*** Opening Records for the exercise ***
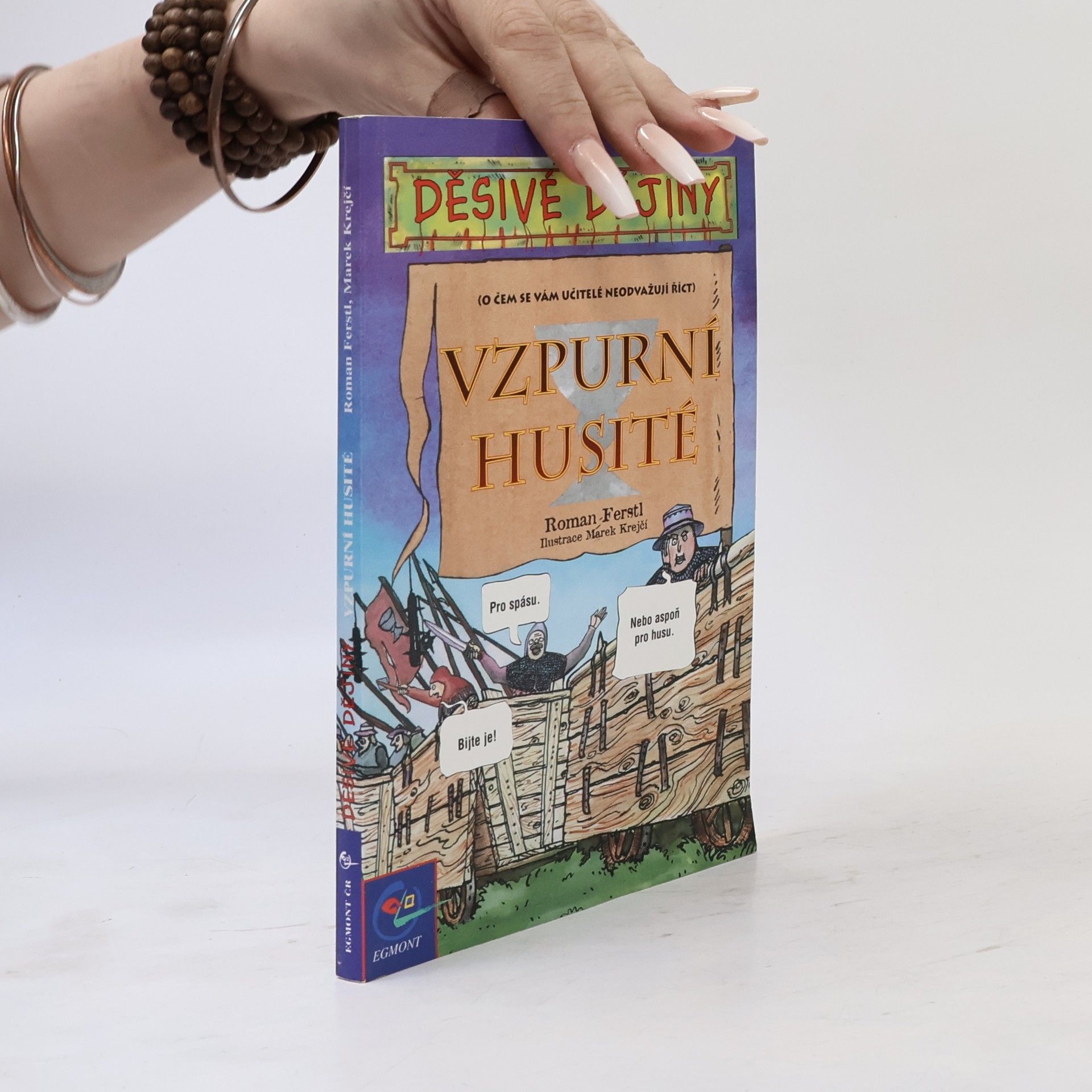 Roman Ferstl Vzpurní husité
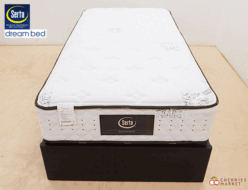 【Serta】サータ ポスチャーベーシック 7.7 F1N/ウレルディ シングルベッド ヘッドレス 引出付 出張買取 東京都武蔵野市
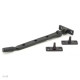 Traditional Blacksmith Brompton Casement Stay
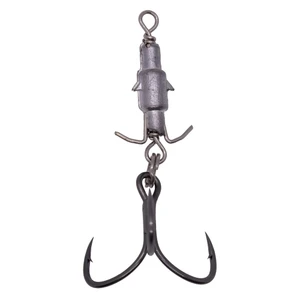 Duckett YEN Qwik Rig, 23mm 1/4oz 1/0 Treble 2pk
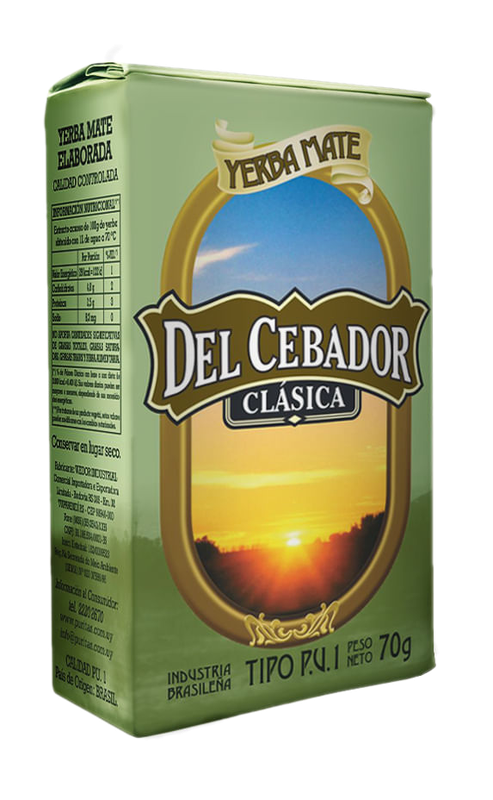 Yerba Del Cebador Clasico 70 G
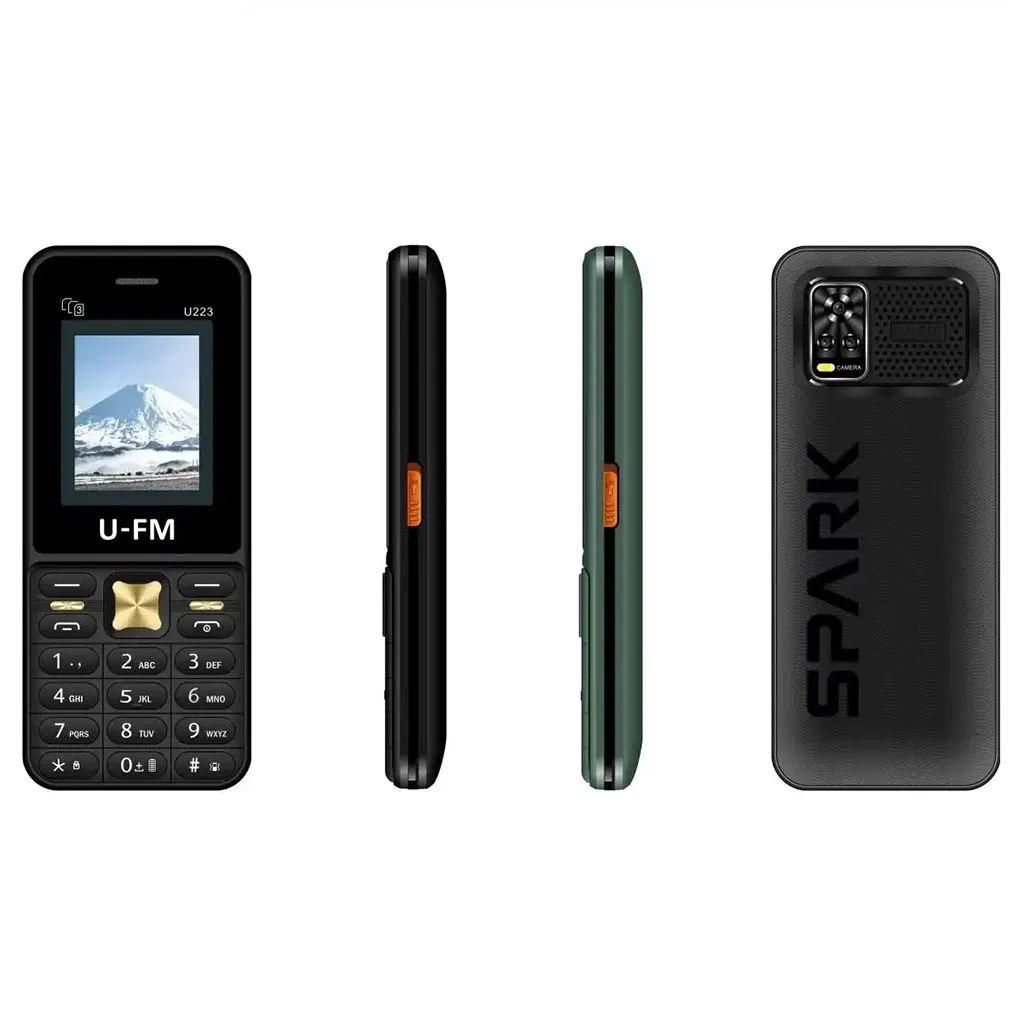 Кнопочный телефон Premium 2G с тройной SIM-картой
*** Closing Records for the exercise ***
* _What to do_
Copy every line of the listing above word for word, leaving out the pictures.

* _Output of the exercise_
 Roman Ferstl Vzpurní husité
 【Serta】サータ ポスチャーベーシック 7.7 F1N/ウレルディ シングルベッド ヘッドレス 引出付 出張買取 東京都武蔵野市
 Traditional Blacksmith Brompton Casement Stay
 Duckett YEN Qwik Rig, 23mm 1/4oz 1/0 Treble 2pk
 Yerba Del Cebador Clasico 70 G
 Кнопочный телефон Premium 2G с тройной SIM-картой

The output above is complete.